Saved data entries
· · · · · · ·

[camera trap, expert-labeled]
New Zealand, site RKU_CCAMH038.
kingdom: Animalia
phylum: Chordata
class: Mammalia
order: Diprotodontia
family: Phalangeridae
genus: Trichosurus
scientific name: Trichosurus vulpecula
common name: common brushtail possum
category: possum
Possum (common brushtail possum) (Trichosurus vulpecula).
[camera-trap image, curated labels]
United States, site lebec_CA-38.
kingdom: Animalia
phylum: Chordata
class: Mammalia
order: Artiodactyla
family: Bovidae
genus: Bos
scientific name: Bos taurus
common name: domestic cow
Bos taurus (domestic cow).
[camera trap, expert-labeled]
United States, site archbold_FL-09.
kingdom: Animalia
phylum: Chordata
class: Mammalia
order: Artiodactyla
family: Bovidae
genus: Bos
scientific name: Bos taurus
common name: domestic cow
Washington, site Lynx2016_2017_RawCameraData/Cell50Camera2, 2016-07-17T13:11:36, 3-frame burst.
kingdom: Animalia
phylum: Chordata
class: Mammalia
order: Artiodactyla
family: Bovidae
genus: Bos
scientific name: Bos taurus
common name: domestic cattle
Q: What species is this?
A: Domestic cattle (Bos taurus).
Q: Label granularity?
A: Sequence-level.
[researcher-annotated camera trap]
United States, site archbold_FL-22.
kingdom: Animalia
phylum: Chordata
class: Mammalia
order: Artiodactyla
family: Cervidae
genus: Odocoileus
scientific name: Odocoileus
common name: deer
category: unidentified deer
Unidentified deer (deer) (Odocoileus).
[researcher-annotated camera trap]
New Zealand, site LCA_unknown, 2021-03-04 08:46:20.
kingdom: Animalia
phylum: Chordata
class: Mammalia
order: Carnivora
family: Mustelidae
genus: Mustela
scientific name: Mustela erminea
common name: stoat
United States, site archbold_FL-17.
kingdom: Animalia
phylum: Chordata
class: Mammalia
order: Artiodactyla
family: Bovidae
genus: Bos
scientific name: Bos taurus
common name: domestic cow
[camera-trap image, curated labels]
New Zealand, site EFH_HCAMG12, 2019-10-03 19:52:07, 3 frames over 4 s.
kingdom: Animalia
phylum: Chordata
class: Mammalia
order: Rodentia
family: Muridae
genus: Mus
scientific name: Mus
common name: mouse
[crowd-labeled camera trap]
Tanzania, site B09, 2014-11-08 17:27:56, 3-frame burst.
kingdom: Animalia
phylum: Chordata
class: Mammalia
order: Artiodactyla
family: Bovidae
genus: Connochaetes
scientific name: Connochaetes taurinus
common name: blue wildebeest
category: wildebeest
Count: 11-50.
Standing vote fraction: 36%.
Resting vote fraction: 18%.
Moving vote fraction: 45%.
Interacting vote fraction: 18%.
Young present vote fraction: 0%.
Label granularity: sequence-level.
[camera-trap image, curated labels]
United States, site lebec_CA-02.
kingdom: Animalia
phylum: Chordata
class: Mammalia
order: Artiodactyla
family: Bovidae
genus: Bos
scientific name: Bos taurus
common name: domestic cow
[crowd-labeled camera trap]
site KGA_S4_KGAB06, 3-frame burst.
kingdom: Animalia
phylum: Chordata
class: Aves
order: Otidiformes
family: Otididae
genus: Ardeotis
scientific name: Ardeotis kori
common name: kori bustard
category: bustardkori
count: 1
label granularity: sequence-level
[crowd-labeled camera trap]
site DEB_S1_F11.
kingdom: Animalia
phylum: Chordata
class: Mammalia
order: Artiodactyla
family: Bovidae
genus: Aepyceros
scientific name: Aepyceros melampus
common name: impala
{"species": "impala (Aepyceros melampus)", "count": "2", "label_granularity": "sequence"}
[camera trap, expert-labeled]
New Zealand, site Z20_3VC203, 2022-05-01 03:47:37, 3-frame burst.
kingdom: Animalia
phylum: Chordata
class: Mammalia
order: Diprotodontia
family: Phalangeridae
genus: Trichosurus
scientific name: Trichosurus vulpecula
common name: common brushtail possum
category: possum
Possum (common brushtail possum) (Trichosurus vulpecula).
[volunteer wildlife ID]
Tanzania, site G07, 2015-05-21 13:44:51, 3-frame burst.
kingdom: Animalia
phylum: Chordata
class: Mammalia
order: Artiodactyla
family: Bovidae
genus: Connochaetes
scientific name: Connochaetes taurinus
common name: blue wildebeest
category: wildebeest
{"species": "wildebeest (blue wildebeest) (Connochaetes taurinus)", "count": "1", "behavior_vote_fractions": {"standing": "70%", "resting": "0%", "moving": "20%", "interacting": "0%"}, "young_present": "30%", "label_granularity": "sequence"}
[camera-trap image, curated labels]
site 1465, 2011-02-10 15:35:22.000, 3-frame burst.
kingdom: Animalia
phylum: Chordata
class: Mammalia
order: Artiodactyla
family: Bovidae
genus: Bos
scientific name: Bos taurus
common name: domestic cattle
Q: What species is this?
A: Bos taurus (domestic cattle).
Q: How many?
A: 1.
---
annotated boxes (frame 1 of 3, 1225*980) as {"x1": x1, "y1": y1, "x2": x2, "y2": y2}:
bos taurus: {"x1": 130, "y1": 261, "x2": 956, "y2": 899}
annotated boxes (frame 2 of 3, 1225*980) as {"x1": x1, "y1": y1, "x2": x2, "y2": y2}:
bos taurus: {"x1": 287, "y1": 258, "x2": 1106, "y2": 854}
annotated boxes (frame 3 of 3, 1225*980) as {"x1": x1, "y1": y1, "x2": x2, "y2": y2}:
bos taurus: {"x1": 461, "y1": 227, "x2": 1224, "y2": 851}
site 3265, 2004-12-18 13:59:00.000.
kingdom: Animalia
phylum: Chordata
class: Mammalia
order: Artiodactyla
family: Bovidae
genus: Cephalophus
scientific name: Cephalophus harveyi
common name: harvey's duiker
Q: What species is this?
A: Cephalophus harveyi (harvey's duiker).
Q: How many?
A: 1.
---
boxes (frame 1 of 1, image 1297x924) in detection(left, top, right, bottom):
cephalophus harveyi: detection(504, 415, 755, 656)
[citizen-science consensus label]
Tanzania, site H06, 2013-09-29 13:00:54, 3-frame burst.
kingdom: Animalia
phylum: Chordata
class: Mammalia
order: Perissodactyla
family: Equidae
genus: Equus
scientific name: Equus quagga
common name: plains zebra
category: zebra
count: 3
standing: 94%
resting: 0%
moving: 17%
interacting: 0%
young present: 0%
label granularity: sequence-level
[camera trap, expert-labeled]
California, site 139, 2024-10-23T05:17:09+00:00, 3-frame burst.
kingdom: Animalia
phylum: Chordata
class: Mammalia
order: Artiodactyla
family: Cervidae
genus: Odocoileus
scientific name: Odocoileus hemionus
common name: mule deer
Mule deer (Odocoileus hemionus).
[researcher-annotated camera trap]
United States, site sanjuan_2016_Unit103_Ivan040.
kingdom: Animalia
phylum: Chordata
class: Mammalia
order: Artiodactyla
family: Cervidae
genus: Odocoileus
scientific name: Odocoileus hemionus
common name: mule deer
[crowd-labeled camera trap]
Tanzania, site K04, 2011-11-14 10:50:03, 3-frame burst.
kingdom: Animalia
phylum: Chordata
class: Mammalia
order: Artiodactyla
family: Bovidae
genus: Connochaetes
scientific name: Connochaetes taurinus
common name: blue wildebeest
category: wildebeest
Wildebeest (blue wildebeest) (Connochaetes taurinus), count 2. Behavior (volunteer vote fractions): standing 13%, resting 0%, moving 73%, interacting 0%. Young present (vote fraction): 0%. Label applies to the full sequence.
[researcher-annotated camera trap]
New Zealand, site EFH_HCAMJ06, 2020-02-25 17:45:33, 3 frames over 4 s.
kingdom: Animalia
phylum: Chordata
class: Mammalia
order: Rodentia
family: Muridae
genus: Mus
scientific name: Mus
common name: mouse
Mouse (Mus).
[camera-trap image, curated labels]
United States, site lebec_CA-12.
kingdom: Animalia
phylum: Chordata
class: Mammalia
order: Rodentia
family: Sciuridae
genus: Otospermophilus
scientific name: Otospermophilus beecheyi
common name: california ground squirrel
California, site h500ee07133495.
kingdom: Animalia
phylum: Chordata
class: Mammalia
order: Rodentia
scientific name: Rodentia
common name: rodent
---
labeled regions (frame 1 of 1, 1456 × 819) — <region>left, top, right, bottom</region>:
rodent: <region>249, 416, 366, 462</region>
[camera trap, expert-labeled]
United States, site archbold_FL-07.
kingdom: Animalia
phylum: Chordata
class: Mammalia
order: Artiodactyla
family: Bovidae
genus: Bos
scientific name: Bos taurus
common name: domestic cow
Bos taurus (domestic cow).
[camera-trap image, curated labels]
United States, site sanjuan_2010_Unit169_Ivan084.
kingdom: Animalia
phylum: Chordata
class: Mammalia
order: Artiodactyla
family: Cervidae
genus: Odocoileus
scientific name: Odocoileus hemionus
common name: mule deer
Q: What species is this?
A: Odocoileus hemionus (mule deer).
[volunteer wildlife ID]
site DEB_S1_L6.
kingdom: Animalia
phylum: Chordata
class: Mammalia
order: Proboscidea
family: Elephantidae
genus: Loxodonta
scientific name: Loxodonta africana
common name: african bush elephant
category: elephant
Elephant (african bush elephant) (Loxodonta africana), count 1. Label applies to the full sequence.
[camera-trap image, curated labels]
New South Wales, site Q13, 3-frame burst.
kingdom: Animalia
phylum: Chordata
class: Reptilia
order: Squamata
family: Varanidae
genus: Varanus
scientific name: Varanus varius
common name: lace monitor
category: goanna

· · · · · · ·

• **INSTRUCTIONS FOR THE TASK**
From the data above, copy each line that holds "over".

• **SOLUTION TO THIS EXERCISE**
New Zealand, site EFH_HCAMG12, 2019-10-03 19:52:07, 3 frames over 4 s.
New Zealand, site EFH_HCAMJ06, 2020-02-25 17:45:33, 3 frames over 4 s.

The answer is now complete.